Un bâtiment, comme le décris Bergson, possède une « immobilité saisissante ». Toutefois, si l’on on introduit l’idée de rythme dans un objet architectural, on peut aller plus loin et admettant que ce rythme lui-même est constitué de flux et de mouvements. Pour faire simple, l’objet est immobile mais notre perception et notre expérience de ce-dernier est continue et donc mobile.

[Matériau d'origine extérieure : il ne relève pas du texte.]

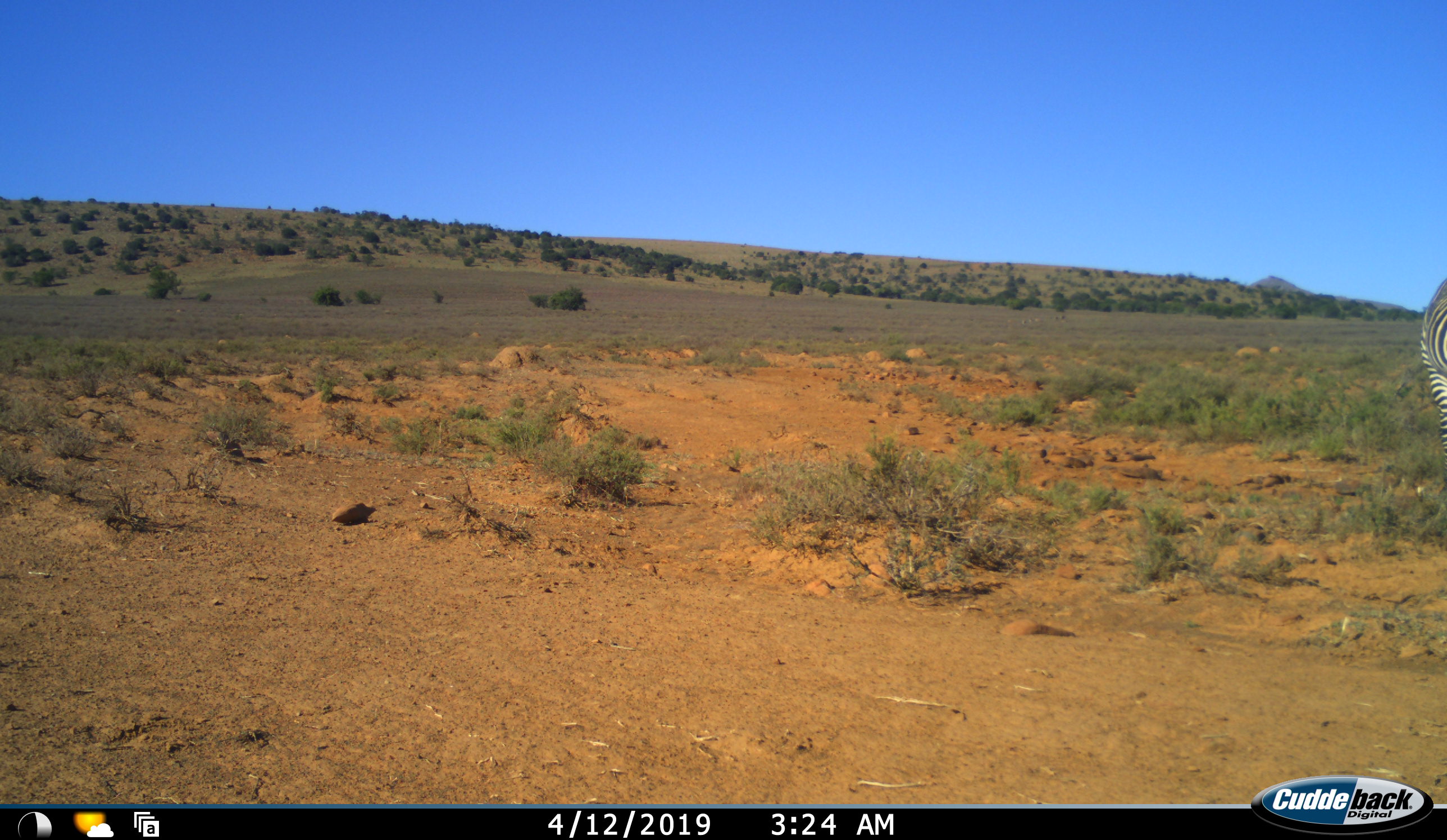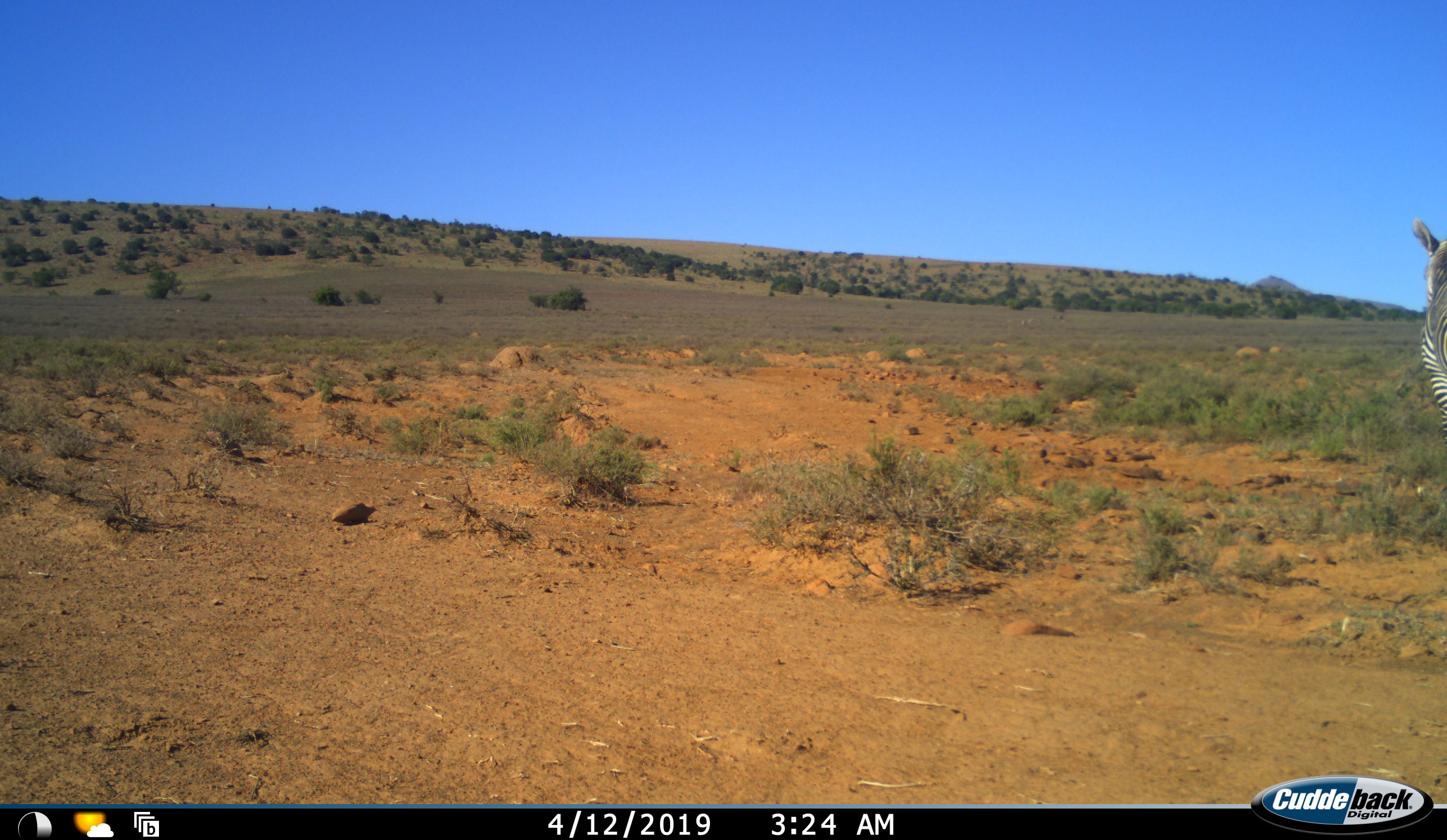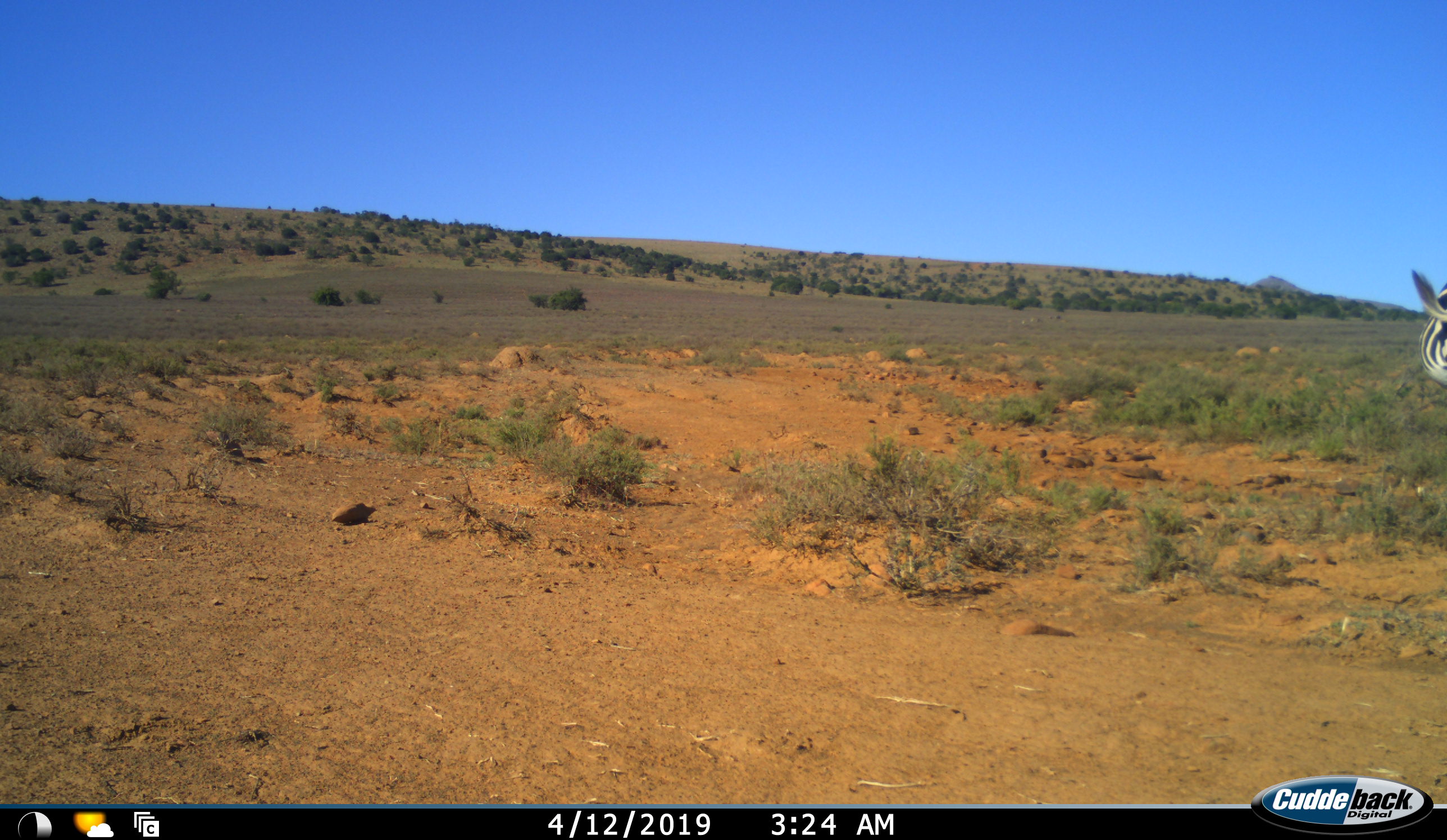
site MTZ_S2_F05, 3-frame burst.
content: unidentified animal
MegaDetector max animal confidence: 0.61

« C’est dans la durée que notre représentation habituelle du mouvement et du changement nous empêche de voir. Si le mouvement est une série de positions et le changement une série d’états, le temps est fait de parties distinctes et juxtaposées. Sans doute nous disons encore qu’elles se succèdent, mais cette succession est alors semblable à celle des images d’un film cinématographique : le film pourrait se dérouler dix fois, cent fois, mille fois plus vite sans que rien fût modifié à ce qu’il déroule ; s’il allait infiniment vite, si le déroulement (cette fois hors de l’appareil) devenait instantané, ce seraient encore les mêmes images. La succession ainsi entendue n’ajoute donc rien ; elle en retranche plutôt quelque chose ; elle marque un déficit ; elle traduit une infirmité de notre perception, condamnée à détailler le film image par image au lieu de le saisir globalement. Bref, le temps ainsi envisagé n’est qu’un espace idéal où l’on suppose alignés tous les événements passés, présents et futurs, avec, en outre, un empêchement pour eux de nous apparaître en bloc (…) »

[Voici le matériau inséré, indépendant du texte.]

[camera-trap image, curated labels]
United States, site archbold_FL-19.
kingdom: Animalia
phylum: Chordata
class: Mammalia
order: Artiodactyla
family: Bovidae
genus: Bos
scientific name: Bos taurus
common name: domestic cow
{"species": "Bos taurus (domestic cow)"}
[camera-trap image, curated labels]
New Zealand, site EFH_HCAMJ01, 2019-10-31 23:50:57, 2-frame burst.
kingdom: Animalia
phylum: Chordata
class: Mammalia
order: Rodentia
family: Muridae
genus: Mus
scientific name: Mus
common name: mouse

Henri Bergson, La pensée et le mouvant, Introduction, Ière partie
(Paris, P.U.F. Quadrige, 1990, p. 9-10)
Une image au cinéma n’est jamais fixe même lors d’un plan séquence puisque cette même image se décompose en plusieurs « cellules d’image » qui s’enchaîne à une vitesse folle pour n’en produire qu’une unique. L’immobilité au cinéma n’est qu’une illusion c’est le cas à New York. La stabilité que procure la trame à permis à la ville de se construire dans un système de blocs, à la fois autonomes et interdépendants. Sans parler de « congestion » ou de frénésie de la circulation, il existe un mouvement perpétuel contenu dans le renouveau incessant des scénarios architecturaux; il réside également dans leur capacité infinie à renvoyer au passé comme à tutoyer le futur. La mobilité est une notion qui touche aussi bien à la spatialité qu’a la temporalité. L’architecture de New York se fixe dans une temporalité « mouvante », une temporalité qui se revendique d’elle-même, se décompose, se reconstruit, se réinvente sans cesse.
Cette question de la temporalité et de la mobilité dans l’architecture New-Yorkaise à été traité par Andy Warhols dans « Empire »(1964) qui consiste en un plan séquence de 8heures et 5 minutes de l’Empire State Building.